Cybersecurity researchers have discovered low-risk chips flaws.
Researchers have found new flaws in modern computing chips. The flaws are related to Spectre and Meltdown that were already emerged in January. The newest problem, known as Speculative Store Bypass or Variant 4, same family as the original flaws, and disclosed on May 21, by security researchers at Microsoft Corp and Alphabet Incs’ Google. The flaws can affect many chips at Intel Corp, Advance Micro Devices Inc and Softbank Group’s ARM holdings. But the researcher describe it low-risk flaws as the web browser patches already issued earlier to address Spectre. But the risk could only mitigated not eradicated.
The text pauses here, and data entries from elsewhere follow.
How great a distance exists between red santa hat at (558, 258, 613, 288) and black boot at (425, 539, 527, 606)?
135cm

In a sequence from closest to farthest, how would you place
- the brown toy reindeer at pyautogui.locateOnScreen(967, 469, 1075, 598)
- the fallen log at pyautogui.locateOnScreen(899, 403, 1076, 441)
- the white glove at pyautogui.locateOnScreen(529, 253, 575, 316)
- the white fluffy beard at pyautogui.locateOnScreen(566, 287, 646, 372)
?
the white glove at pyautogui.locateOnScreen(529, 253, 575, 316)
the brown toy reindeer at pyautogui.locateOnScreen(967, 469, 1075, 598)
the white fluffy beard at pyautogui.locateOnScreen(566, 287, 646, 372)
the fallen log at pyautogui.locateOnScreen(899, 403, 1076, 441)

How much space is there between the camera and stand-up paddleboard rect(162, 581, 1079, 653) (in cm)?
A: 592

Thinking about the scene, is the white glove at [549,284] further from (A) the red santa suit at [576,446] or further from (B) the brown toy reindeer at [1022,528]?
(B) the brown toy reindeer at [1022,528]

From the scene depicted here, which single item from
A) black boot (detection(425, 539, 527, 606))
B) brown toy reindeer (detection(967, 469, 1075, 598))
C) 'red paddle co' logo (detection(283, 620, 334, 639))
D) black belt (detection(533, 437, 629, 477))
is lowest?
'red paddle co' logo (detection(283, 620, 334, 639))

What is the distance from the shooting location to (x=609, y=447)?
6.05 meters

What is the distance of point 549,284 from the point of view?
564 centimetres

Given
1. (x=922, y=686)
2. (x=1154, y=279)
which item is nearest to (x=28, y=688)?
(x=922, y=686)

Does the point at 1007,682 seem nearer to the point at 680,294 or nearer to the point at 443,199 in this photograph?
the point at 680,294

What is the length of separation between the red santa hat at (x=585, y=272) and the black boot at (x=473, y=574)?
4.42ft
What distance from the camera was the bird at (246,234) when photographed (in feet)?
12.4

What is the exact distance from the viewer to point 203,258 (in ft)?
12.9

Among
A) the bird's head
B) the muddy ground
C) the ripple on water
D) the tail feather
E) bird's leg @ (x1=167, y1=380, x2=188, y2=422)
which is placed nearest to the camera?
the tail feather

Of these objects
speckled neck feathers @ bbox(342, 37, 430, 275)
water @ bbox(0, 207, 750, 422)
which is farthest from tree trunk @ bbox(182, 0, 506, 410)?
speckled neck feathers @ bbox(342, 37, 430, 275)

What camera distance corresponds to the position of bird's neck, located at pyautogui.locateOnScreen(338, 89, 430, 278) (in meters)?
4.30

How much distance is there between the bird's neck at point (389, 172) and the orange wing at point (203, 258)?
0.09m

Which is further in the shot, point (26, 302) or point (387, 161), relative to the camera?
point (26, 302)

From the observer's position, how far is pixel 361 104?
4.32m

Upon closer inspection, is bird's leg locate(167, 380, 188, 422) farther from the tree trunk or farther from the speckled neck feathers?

The Meltdown and Spectre flaws emerged in January can access the sensitive data or passwords stored on chips. German computer science magazine reported earlier this month that ‘next generation’ flaws found on intel’s chips are likely to disclose this month. Though the Intel decline to comment on the issue but later it announce the news.
Microsoft research concludes that the patches issued for common web browsers in earlier this year greatly reduce the risk of attack with new discovered flaws. Chips from Intel, ARM and ADM has patches available directly or either through software providers such as Microsoft. Intel, Microsoft and AMD have released advisories to timely update the software and hardware as well. Intel expects performance slowdown between 2-8 percent while ARM expects slowdown of 1-2 percent.
However, Intel said as the risk of real-world attack is low, it would ship the patches turned off by default, giving users the choices whether they want to turn it on or not. Due to difficulty of attacks AMD also advice to turn off the patches.
The chipmakers’ stock price does not appear to effect with these security problems. Intel has reaffirmed that expanding their bug bounty program and other measures. This will help to counter upcoming threats and the possibilities of comprising cyber security.